A manager in charge of some of the child-welfare workers and supervisors involved with Phoenix Sinclair said he has no concerns about anyone’s job performance related to the case.
“There’s nothing that I’ve read that jumps out at me,” Dan Berg told the inquiry into Phoenix’s death Wednesday.
Berg was a Winnipeg Child and Family Services assistant program manager from 2003 to 2005 during the last years of Phoenix’s short life. Berg said when he started his job supervising the supervisors, morale was low, workloads were high and there was widespread confusion about the standards they were to follow.
Phoenix was in and out of care from the time she was born in 2000 and killed the summer of 2005 by her mother, Samantha Kematch and stepfather, Karl McKay. Her death wasn’t discovered until 2006. Kematch and McKay were convicted in 2008 of her murder and in 2011, the province ordered an inquiry into how the little girl fell through Manitoba’s child-welfare safety net.
The inquiry has heard workers closed Phoenix’s file several times without ever seeing her. When crisis-response-unit workers recommended her file get moved up the chain to the intake unit for longer-term investigation, it was returned to the crisis responders. Crisis-response-unit supervisor Diva Faria told the inquiry earlier it happened frequently, and that Berg referred to it as “the walk of shame.”
“I’m not sure who coined the phrase,” Berg testified Wednesday. “It’s an irrelevant comment.” It pointed to the “significant tension” over cases being passed back from the intake and abuse units to the front-line crisis-response unit. When unit supervisors disagreed over who should take the file, they were supposed to try and work out an amicable settlement, he said. If they couldn’t, they were supposed to go to him to settle it. Berg recalled one such incident involving Faria and the abuse-unit supervisor.
“Things escalated quite strongly,” he said. Faria went to his office.
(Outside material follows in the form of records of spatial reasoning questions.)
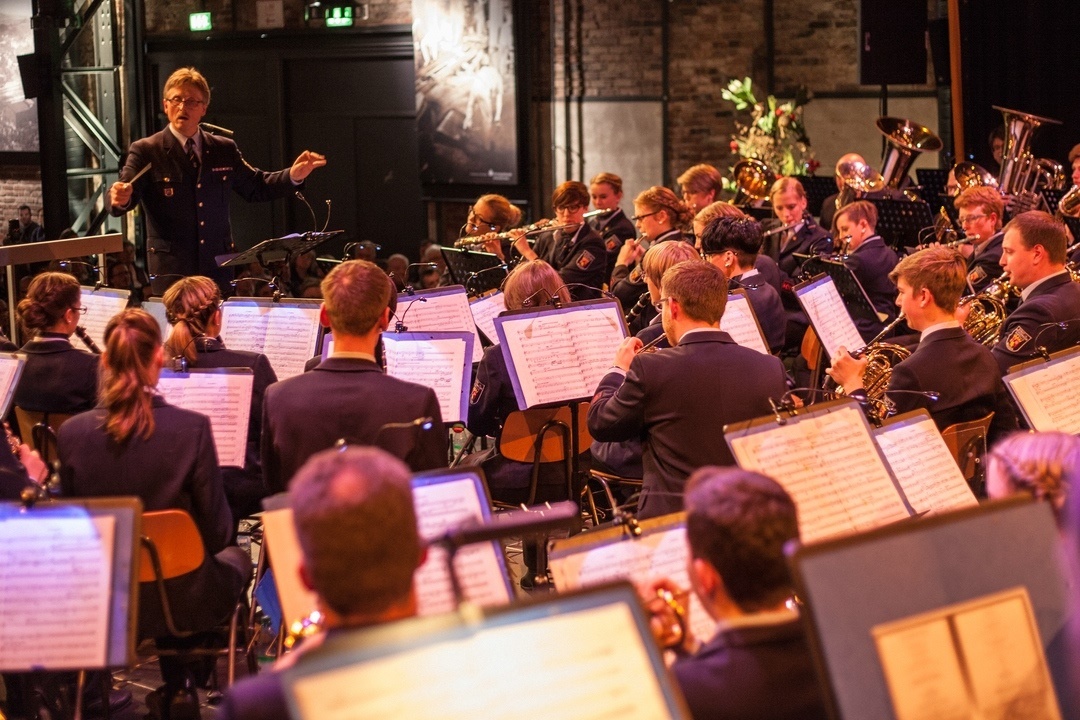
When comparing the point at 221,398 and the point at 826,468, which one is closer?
the point at 826,468

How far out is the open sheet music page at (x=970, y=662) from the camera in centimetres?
194

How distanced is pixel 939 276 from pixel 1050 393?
0.60 metres

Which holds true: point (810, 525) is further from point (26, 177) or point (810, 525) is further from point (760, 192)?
point (26, 177)

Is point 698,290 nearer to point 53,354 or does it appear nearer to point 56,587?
point 56,587

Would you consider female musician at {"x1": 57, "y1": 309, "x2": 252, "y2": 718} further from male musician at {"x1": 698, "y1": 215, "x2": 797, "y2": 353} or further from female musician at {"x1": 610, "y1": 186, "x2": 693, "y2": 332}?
female musician at {"x1": 610, "y1": 186, "x2": 693, "y2": 332}

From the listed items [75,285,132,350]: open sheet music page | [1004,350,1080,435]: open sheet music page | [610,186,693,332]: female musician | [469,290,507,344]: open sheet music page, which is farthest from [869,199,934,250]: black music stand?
[75,285,132,350]: open sheet music page

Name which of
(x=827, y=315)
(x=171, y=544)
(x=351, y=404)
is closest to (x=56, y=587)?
(x=171, y=544)

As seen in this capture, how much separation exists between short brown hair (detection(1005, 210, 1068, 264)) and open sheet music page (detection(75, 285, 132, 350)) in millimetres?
4018

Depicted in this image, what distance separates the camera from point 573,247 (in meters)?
7.94

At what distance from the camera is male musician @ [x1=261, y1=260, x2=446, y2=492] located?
11.6 ft

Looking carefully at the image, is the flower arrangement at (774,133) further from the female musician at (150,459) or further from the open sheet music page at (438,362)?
the female musician at (150,459)

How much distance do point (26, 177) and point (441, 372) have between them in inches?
410

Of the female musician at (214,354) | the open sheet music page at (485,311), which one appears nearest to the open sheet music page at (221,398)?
the female musician at (214,354)

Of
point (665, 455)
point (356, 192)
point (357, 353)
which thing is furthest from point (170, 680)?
point (356, 192)
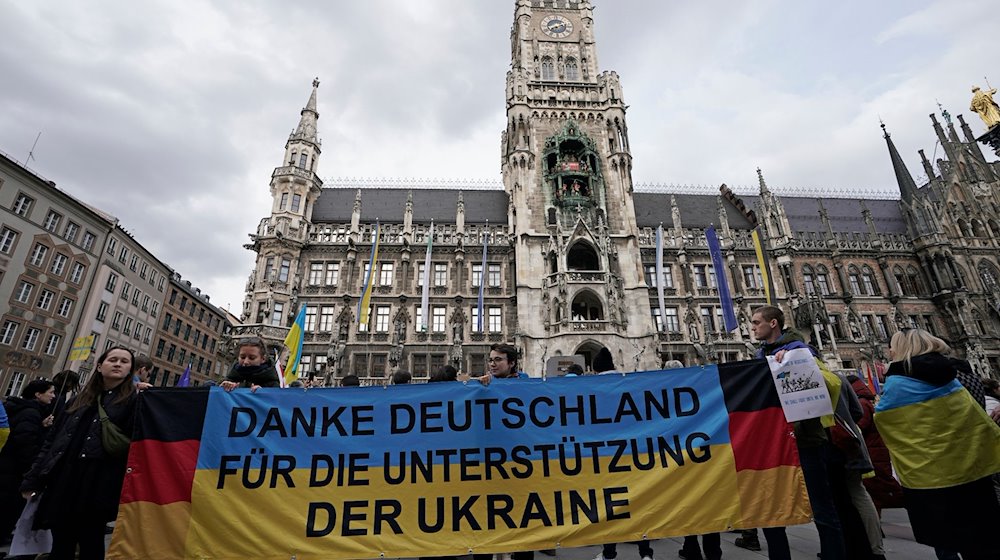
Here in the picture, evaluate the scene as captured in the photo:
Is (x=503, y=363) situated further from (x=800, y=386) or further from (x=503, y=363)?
(x=800, y=386)

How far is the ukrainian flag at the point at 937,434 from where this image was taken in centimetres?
377

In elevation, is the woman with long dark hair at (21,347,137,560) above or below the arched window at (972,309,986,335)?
below

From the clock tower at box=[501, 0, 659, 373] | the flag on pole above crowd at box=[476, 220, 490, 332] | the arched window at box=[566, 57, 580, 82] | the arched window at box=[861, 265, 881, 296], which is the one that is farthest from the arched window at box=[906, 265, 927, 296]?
the flag on pole above crowd at box=[476, 220, 490, 332]

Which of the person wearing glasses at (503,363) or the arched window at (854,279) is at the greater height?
the arched window at (854,279)

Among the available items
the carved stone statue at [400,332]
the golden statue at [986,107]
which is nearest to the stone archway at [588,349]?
the carved stone statue at [400,332]

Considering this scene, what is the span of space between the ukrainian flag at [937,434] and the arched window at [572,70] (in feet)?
121

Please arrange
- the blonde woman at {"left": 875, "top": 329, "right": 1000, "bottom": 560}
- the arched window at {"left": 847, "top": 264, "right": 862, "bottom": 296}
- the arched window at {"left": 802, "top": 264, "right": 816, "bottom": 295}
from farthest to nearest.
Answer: the arched window at {"left": 847, "top": 264, "right": 862, "bottom": 296}, the arched window at {"left": 802, "top": 264, "right": 816, "bottom": 295}, the blonde woman at {"left": 875, "top": 329, "right": 1000, "bottom": 560}

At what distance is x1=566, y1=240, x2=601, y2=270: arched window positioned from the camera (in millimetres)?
30547

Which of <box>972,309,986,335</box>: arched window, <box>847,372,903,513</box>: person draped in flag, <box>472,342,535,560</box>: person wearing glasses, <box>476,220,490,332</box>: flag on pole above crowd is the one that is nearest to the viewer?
<box>472,342,535,560</box>: person wearing glasses

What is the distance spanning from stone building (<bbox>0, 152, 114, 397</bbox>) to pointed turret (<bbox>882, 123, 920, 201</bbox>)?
66.7m

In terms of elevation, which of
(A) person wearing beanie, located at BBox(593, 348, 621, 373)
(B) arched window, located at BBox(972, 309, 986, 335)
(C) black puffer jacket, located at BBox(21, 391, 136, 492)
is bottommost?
(C) black puffer jacket, located at BBox(21, 391, 136, 492)

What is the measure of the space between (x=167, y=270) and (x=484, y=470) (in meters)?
50.5

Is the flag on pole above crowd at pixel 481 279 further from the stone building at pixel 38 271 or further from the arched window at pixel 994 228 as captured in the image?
the arched window at pixel 994 228

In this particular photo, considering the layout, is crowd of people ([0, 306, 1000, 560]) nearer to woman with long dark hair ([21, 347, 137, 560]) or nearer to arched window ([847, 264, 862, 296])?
woman with long dark hair ([21, 347, 137, 560])
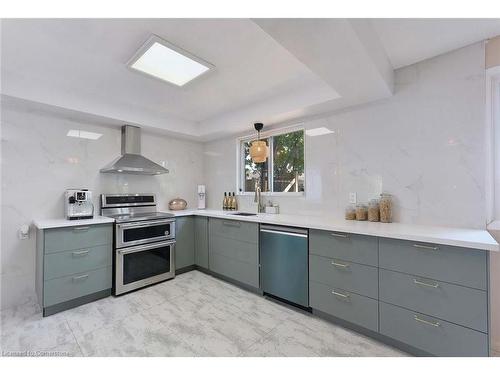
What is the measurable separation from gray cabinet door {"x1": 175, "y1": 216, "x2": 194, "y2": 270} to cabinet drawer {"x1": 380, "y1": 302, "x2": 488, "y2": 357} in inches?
92.3

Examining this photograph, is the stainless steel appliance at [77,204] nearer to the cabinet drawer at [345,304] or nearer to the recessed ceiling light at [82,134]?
the recessed ceiling light at [82,134]

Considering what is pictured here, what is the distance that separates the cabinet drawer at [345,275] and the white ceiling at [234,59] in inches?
57.2

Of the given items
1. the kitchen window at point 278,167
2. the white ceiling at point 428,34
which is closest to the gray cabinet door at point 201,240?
the kitchen window at point 278,167

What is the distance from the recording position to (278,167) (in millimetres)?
3078

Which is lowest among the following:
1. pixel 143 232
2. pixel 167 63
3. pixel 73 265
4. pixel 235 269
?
pixel 235 269

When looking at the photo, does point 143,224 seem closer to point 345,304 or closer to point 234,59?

“It was apparent she was quite upset about what transpired,” said Berg, who said he was trying to build a more collegial atmosphere. “She looked really beaten down that day… It looked like she was embarrassed.” Faria felt the case should’ve gone up to the abuse unit and she had to take it back down to her staff to do more work on it, he recalled.
The inquiry has been trying to find out why, in Phoenix’s case, the intake unit didn’t keep her file and do the necessary checking to make sure Phoenix was safe. Her mother was reportedly emotionally abusive and locked her in a bedroom. Her stepfather had a criminal history of domestic abuse and a lengthy CFS file.
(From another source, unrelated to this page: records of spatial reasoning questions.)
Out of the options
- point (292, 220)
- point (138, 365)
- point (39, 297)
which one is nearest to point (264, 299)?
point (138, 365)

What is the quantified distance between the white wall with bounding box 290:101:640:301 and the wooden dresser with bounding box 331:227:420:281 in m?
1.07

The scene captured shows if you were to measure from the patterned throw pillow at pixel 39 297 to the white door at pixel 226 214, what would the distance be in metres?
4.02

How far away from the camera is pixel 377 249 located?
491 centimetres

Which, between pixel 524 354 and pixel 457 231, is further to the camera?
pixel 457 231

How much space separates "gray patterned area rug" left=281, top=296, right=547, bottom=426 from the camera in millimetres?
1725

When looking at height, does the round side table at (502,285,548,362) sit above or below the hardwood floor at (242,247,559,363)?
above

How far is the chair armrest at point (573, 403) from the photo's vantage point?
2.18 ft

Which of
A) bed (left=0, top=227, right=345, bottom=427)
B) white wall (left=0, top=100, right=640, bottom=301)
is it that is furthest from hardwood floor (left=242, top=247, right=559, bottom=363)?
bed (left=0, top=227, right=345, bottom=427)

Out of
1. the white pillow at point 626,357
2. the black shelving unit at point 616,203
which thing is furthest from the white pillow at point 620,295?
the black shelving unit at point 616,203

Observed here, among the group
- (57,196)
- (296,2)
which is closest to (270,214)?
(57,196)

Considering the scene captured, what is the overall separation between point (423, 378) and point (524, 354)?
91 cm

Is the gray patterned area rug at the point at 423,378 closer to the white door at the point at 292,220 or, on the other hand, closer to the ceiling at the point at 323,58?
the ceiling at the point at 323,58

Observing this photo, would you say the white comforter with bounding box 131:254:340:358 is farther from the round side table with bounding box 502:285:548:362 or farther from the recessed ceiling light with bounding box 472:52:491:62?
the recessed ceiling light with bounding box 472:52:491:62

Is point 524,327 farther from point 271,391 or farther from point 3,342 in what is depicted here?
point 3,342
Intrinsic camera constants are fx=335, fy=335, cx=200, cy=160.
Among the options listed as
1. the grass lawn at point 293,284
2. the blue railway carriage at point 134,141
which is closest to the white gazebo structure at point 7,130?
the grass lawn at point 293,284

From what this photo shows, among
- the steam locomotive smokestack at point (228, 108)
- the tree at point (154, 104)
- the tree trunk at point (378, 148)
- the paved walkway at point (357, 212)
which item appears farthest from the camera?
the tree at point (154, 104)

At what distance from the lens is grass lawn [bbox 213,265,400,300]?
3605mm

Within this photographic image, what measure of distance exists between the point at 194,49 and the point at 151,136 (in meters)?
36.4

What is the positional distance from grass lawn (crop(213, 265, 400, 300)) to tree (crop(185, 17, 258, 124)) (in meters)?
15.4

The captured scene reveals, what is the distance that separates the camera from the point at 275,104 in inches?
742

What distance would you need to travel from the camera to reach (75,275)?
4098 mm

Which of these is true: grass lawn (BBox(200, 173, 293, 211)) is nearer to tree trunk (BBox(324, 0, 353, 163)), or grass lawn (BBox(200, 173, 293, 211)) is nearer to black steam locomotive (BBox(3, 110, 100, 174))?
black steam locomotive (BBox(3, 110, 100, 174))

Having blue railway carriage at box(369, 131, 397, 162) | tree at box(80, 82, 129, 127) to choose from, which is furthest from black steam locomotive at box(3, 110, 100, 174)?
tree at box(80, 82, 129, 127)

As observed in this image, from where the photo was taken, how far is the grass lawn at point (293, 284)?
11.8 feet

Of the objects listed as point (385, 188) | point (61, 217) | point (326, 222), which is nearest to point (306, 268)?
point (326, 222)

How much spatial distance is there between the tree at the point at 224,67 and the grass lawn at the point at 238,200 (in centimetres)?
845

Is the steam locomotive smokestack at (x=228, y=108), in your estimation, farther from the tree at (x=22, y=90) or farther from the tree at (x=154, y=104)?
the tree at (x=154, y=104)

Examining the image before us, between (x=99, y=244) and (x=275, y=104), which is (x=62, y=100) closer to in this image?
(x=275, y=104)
The supervisors who’ve testified at the inquiry already say they can’t recall what was, on the surface, an “average” case, or speculate what went wrong. Any notes they may have taken at the time have disappeared or been shredded, said the supervisors who took notes. Some did not.
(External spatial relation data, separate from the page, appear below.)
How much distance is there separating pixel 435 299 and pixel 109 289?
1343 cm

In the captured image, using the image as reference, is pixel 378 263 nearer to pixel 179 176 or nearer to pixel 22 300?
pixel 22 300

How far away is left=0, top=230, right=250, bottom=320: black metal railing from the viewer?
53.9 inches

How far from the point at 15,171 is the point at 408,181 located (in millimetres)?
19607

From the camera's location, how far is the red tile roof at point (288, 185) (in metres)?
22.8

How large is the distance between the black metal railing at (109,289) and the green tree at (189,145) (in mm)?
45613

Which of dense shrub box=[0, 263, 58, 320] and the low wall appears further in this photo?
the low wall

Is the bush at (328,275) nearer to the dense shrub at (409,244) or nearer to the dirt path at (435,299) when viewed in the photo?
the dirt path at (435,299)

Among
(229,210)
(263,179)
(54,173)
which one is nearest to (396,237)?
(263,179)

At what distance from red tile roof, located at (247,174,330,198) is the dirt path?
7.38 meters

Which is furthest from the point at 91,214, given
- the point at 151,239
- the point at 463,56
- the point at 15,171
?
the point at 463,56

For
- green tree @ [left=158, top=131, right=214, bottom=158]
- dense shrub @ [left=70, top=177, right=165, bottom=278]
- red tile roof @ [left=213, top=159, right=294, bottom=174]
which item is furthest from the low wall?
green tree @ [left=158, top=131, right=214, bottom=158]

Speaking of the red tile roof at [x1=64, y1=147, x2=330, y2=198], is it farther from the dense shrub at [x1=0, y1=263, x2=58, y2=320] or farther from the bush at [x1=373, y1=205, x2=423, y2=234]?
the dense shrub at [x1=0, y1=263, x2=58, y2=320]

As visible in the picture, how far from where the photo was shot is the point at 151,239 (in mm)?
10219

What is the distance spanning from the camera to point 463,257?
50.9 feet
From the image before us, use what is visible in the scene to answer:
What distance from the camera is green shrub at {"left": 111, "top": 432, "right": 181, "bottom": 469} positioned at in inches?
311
Berg hasn’t been able to fill in the blanks, either.
“We didn’t have a very good supervision policy around record-keeping and note-taking,” said Berg. In 2004, a supervision policy was put in place that required supervisors to take notes and conduct regular supervision meetings one-on-one with workers.
Berg said he had complete faith in his workers and supervisors. He struggled when asked if they hadn’t dropped the ball by not seeing Phoenix or finding out about her stepfather’s monstrous past before closing her file.
“Domestic violence alone would have been enough to tip the balance in terms of wanting to proceed with more followup… if that information had been uncovered,” said Berg.